Meaning, the worst of the Activision horror tales could have been all or partly true. It’s just that, because of the unique way the DFEH operates — mimicking the strategy of the OFCCP in the Oracle and Google cases — they didn’t have to be. Corporate regulation often begins with an investigation and ends with a devastating headline, but California flipped the script, leading with the endgame in a new approach that appeared designed to “overwhelm companies at the point of allegation,” as one lawyer put it.

“Listen, if you go into any company, particularly in this field, you’re going to find some shit,” one former civil rights regulator explains. “They all want to get off cheap, but most companies are willing to take their medicine. You carrot-and-stick them to get the number up. The carrot is the press release at the end that says they cooperated and moved their policies into the correct century. Most firms will pay a lot for that.”

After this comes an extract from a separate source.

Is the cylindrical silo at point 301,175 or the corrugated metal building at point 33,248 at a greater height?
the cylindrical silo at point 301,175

Stressing he had no personal knowledge of the Activision case, the ex-regulator added: “The difference with the DFEH is, there’s no carrot. Even at settlement, it’s all stick.”

Like the OFCCP before it, the DFEH just five years ago was an agency with traditionally more modest aims, a bane of slumlords and strip club owners that took thousands of calls a year and litigated only in the rarest of cases. In 2017 it received 24,779 complaints and investigated 6,160, out of which it litigated a grand total of 35 cases, for a total return of $12.9 million. The agency then was proud to announce five-figure settlements for a 64-year-old Latina cook told she was too old, a Kit Kat Bar waitress fired for getting pregnant, a woman at a flower farm whose male co-workers were “staring, leering, winking and licking their lips,” and so on.

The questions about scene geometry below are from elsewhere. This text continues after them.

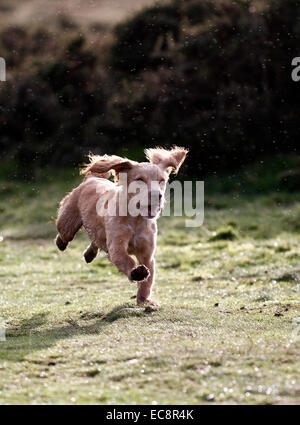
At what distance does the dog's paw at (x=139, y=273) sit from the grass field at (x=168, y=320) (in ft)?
1.40

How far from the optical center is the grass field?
5531 mm

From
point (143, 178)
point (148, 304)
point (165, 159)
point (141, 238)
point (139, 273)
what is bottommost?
point (148, 304)

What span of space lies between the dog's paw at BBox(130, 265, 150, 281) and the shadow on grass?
437mm

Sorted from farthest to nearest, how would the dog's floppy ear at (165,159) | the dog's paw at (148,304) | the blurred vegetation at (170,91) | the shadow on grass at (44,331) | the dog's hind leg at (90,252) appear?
1. the blurred vegetation at (170,91)
2. the dog's hind leg at (90,252)
3. the dog's floppy ear at (165,159)
4. the dog's paw at (148,304)
5. the shadow on grass at (44,331)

Then in 2018 the DFEH hired Wipper, who left federal office before the conclusion of the Oracle and Google cases. The “compelling evidence of very significant discrimination against women” cited in the OFCCP’s Google case ended up being worth just $527 in back pay per female employee. The DFEH would soon launch another investigation of Google just as the federal case was settling, this time for alleged mistreatment of black female employees. But the signature DFEH case was destined to be Activision.

A DFEH harassment suit against Activision was never supposed to happen. State and federal civil rights agencies typically divide work, to avoid duplicate investigations. By tradition, the agency with the “earliest charge” — in this case the EEOC, which received the initial complaint — leads the probe. As such, the Director of the EEOC’s Los Angeles District office, Rosa Viramontes, entered into a workshare agreement with DFEH Director Kevin Kish on October 2, 2018, under which the EEOC would investigate harassment claims, and the DFEH would investigate discrimination and pay equity issues.

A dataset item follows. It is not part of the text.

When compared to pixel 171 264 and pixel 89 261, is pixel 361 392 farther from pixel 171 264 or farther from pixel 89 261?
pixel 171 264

Over the course of years this simple deal — us harassment, you pay equity — was repeatedly memorialized. The EEOC and the DFEH agreed to “coordinate during the investigation,” with the EEOC investigating “the harassment allegations” and the DFEH “taking the lead” on pay and promotion. As late as June 4, 2020, Wipper sent an email to Viramontes. “Rosa,” she wrote. “To confirm our discussion, DFEH is not conducting the investigation of the harassment allegations in this matter… Janette.”

Something soon went awry between California and the feds, however. On August 27, 2020, Wipper wrote to Viramontes asking her “not to inform defendants of the Interagency agreement.” California apparently didn’t want the EEOC to answer company questions about which agency was investigating what.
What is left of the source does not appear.